Thursday, March 28, 2019
Between 2009 and 2018, retail food prices rose an average of 1.2 percent per year nationally. However, food-at-home price inflation varies by geographic location. Over the same 10-year period, retail food prices rose an average of 1.7 percent per year in St. Louis, while prices in Dallas rose on average 0.6 percent per year. Averaging 10 years of annual data smooths out year-to-year “noise”—volatile price swings that obscure the bigger picture of relative food price increases by city. Different rates of change in transportation costs and retail overhead expenses, such as labor and rent, can explain some of the variation among cities because cost increases are often passed along to the consumer in the form of higher grocery prices. Furthermore, differences in consumer food preferences among cities for specific foods may help explain variation in inflation rates. For example, a city whose residents strongly preferred foods with little price inflation (such as pork and poultry at 1.4 and 1.5 percent per year, respectively, in 2009–2018) might have had a lower 10-year average inflation level than a city whose residents purchased more beef or veal, which increased an average of 3.4 percent per year in 2009–2018. This chart appears in an ERS data visualization, Food Price Environment: Interactive Visualization, released March 2019.
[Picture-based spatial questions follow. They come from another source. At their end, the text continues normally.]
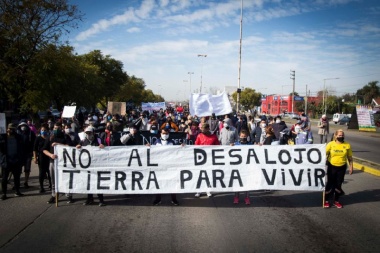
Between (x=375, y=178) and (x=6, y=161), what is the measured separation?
10.6 meters

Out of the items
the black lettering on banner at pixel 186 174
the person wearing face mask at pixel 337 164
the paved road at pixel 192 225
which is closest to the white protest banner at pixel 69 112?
the paved road at pixel 192 225

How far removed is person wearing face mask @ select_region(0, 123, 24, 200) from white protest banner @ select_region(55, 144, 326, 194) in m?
1.44

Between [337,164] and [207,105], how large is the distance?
711cm

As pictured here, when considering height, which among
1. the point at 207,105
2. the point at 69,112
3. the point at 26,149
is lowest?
the point at 26,149

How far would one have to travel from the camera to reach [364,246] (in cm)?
459

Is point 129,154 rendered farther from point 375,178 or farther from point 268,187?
point 375,178

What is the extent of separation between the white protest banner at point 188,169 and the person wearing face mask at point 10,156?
4.72 feet

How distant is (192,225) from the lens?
213 inches

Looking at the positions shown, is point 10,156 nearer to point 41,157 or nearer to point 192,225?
point 41,157

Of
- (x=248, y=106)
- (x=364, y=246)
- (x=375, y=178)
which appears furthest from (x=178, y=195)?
(x=248, y=106)

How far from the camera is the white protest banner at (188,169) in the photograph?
21.6 ft

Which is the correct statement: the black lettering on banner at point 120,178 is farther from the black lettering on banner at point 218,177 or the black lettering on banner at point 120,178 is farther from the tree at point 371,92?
the tree at point 371,92

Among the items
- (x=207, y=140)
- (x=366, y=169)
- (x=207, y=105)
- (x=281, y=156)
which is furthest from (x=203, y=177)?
(x=366, y=169)

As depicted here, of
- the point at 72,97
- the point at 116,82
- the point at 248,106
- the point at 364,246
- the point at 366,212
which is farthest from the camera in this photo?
the point at 248,106
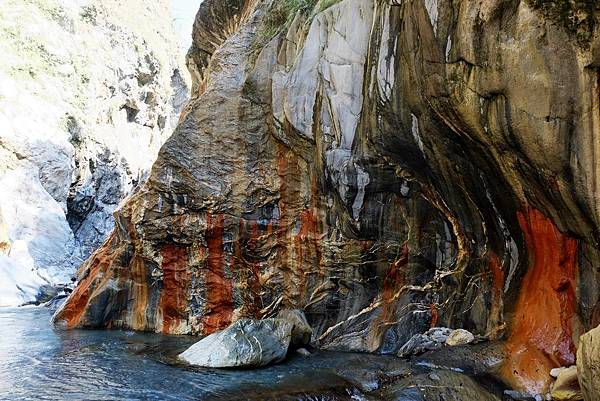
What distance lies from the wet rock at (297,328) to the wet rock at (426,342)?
1878 mm

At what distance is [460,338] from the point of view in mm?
8336

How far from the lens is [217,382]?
6.74 m

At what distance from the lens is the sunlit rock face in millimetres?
28781

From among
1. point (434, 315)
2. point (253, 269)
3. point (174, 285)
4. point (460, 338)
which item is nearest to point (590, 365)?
point (460, 338)

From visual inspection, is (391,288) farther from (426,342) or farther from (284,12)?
(284,12)

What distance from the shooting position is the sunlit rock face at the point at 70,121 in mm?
28781

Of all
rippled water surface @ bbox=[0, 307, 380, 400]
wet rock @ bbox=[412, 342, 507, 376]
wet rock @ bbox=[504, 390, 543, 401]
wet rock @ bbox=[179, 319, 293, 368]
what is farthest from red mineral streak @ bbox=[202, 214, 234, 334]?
wet rock @ bbox=[504, 390, 543, 401]

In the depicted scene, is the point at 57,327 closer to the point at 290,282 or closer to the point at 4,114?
the point at 290,282

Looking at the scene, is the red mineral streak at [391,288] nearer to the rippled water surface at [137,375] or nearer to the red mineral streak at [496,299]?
the rippled water surface at [137,375]

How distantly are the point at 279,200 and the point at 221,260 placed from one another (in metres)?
2.09

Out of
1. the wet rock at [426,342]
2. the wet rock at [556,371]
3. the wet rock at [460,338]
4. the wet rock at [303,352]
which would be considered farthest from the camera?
the wet rock at [303,352]

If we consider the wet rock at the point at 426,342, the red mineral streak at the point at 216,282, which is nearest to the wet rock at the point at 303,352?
the wet rock at the point at 426,342

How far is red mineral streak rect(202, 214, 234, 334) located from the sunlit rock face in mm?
13331

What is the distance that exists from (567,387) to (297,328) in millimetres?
4734
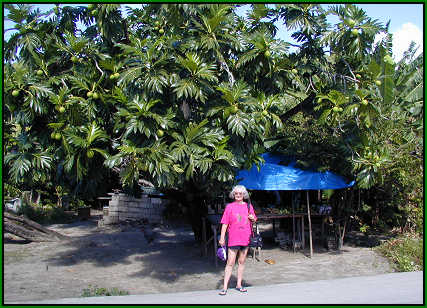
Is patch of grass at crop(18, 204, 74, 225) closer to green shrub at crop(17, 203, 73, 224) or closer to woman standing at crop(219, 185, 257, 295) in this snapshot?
green shrub at crop(17, 203, 73, 224)

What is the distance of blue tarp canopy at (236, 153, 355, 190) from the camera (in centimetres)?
834

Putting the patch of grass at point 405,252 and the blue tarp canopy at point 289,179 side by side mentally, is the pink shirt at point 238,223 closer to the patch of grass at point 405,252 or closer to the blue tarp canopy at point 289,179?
the blue tarp canopy at point 289,179

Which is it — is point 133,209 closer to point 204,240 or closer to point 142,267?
point 204,240

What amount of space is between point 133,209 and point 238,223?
9645 millimetres

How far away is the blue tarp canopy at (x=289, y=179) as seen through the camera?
8.34 metres

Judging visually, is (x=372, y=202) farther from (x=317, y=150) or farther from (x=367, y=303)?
(x=367, y=303)

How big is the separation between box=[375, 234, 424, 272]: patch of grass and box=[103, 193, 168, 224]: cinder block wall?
307 inches

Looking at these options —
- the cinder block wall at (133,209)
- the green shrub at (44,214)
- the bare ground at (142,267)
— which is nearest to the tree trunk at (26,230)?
the bare ground at (142,267)

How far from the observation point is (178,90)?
19.0 feet

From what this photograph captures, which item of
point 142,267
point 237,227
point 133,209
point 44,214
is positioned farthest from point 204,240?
point 44,214

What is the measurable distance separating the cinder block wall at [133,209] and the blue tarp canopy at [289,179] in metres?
6.53

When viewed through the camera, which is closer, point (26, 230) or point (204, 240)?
point (204, 240)

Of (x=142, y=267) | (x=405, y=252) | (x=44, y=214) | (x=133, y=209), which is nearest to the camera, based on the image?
(x=405, y=252)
Tuesday, November 27, 2018
Elderly households (those with at least one individual age 65 or older) tend to be less affected by economic downturns, possibly because they have more fixed incomes from Social Security or pensions that do not depend on employment. Using data from the Bureau of Labor Statistics’ Consumer Expenditure Survey, ERS researchers found that from 2005 to 2010, elderly households did not significantly change their share of food spending allocated to grocery stores and other food-at-home retailers or their share allocated to eating-out options. By 2016, elderly households had reduced their share of food-at-home expenditures by about 3 percentage points and increased their share of spending at fast-food places, although the fast-food share remained below that of non-elderly households. In contrast to elderly households, non-elderly households spent less of their food budgets at full-service restaurants and more on food at home in 2010 and 2016 than in 2005. This chart appears in “Food Spending of Middle-Income Households Hardest Hit by the Great Recession” from ERS’s Amber Waves magazine, September 2018.